**INSTRUCTIONS FOR THE TASK**
Continue the essay on Xi Jinping's early consolidation of power, starting immediately after its last sentence, which concerns the leadership's summer retreat at Beidaihe.

— START OF TEXT EXCERPT —

Thoughts from the Chairman: Xi Looking Strong, Determined Heading to the Beach

Freeman Report l Issue 12 l July 2013

FEATURED ESSAY:


Xi Looking Strong, Determined Heading to the Beach
By Christopher K. Johnson
 
Pessimism is the flavor of the month these days when talking about China. Whether it is jitters about the stability of the banking system and the explosion of credit, worries about slowing growth, or uncertainty over recently launched pricing and bribery investigations targeting foreign multinational corporations, the narrative is decidedly downbeat. To be sure, these are all legitimate areas of concern. But as is so often the case when analyzing the Middle Kingdom, a much more nuanced, and potentially very meaningful, storyline is developing behind the scenes. 
 
China’s new leadership team has settled in quickly and appears quite stable and effective in the early months of its tenure. In particular, President Xi Jinping is rapidly consolidating power. He is steadily, if quietly, placing close associates in key nodes of power and he has underscored his control over the Chinese Communist Party (CCP) by launching a sweeping antigraft crackdown paired with a yearlong ideological study campaign emphasizing the emerging themes of his administration. 
 
But Xi seems to be kicking his campaign into overdrive as July comes to a close. Of course, the timing is not coincidental. Xi and the rest of the new leadership team understand they are facing an early test of their credibility as they seek to push through an ambitious economic reform agenda at a key party plenum this fall. They are confronting stiff resistance from entrenched interests and are seeking to overcome an economic slowdown that is sharper than expected. Fresh off their annual summer provincial inspection tours, the chief powerbrokers of the CCP also will soon decamp for their summer retreat at the seaside resort town of Beidaihe, where they can hotly debate these contentious issues secluded from the strictures of unflinching unity in the public eye.

— END OF TEXT EXCERPT —
— START OF DATA SECTION —

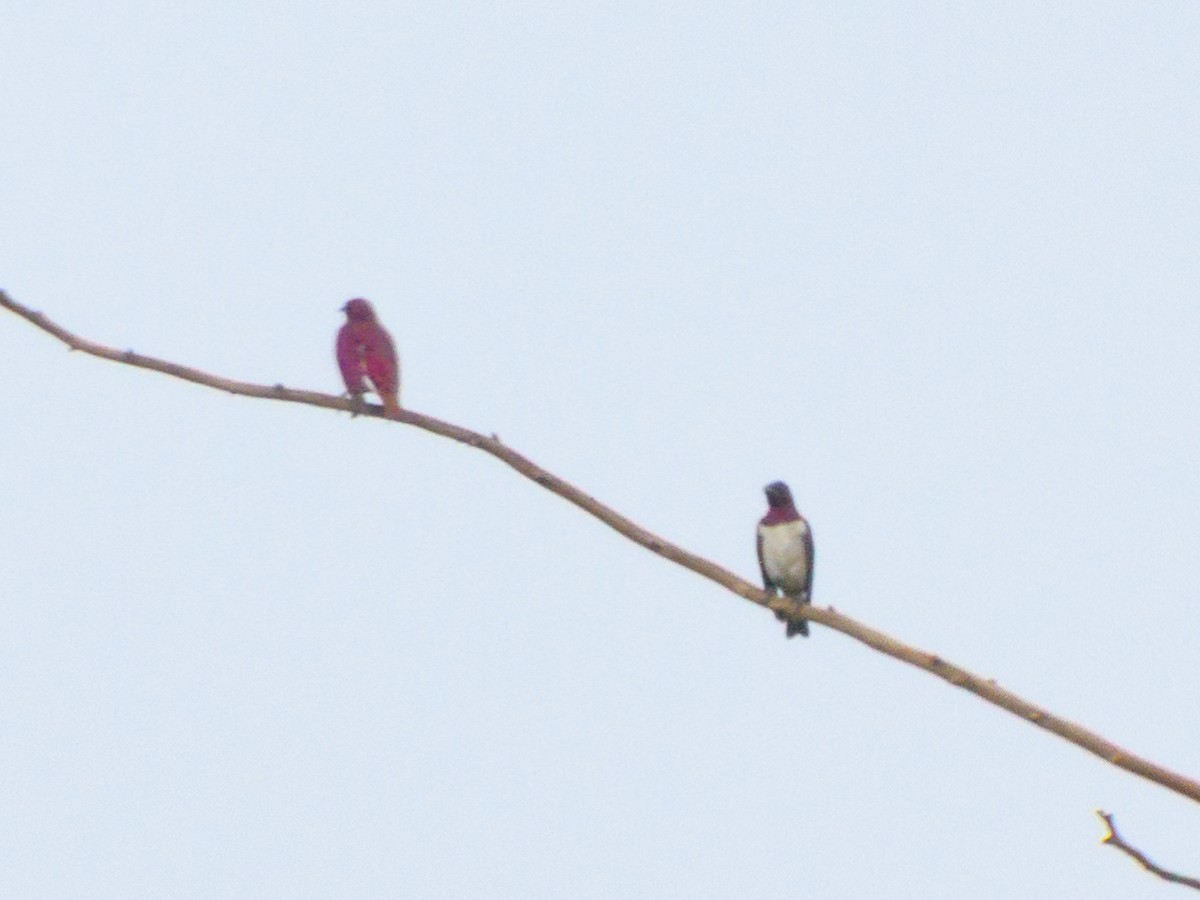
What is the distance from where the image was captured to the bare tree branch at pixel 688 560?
3486mm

— END OF DATA SECTION —

**WRITTEN RESPONSE**
 
Xi’s actions suggest he recognized that he and his team needed a boost. The leadership transition that culminated in the unveiling of a new cabinet in March offered the prospect of a new wave of economic experimentation with the appointment of several senior officials with strong reform credentials. However, the encouraging personnel lineup was regrettably not matched by a parallel radical restructuring of the government machinery that would streamline government processes, reduce administrative red tape, and facilitate reform. The failure to execute on substantial structural change left party insiders uncertain about the new leadership’s overall policy direction, a sentiment that only deepened as it became clear in recent months that the new team’s notional reform blueprint for the fall plenum was encountering substantial headwinds.
 
Xi is going on the offensive by reprising tested strategies from his political playbook. He has set the table for the Beidaihe meetings with a weeklong blitz intended to showcase his authority within the leadership and his control over shaping the party’s agenda going forward. The salvo mirrored the successful rollout of his initial public appearances and inspection tours after his ascent to power, underscoring Xi’s knack for political sequencing. Also implicit in the messaging was his determination to use his influence to chart a course toward some form of increased economic liberalization.
 
The week opened with the official media’s release of comments by former Chinese president Jiang Zemin during a meeting nearly three weeks earlier with former U.S. secretary of state Henry Kissinger. In a rare display of near-hagiographic proportions, Jiang extolled Xi as “a very capable and intelligent state leader” who had acted decisively in dealing with a recent spate of unrest in China’s Muslim northwest. Jiang also expressed his “full confidence in the new leadership” to tackle the many challenges confronting the nation. Such an unequivocal endorsement from a major party magnate—Jiang’s allies make up a clear majority of Xi’s colleagues on the Politburo Standing Committee—sends an unmistakable signal on the eve of Beidaihe that Xi has the support of key party constituencies for his agenda.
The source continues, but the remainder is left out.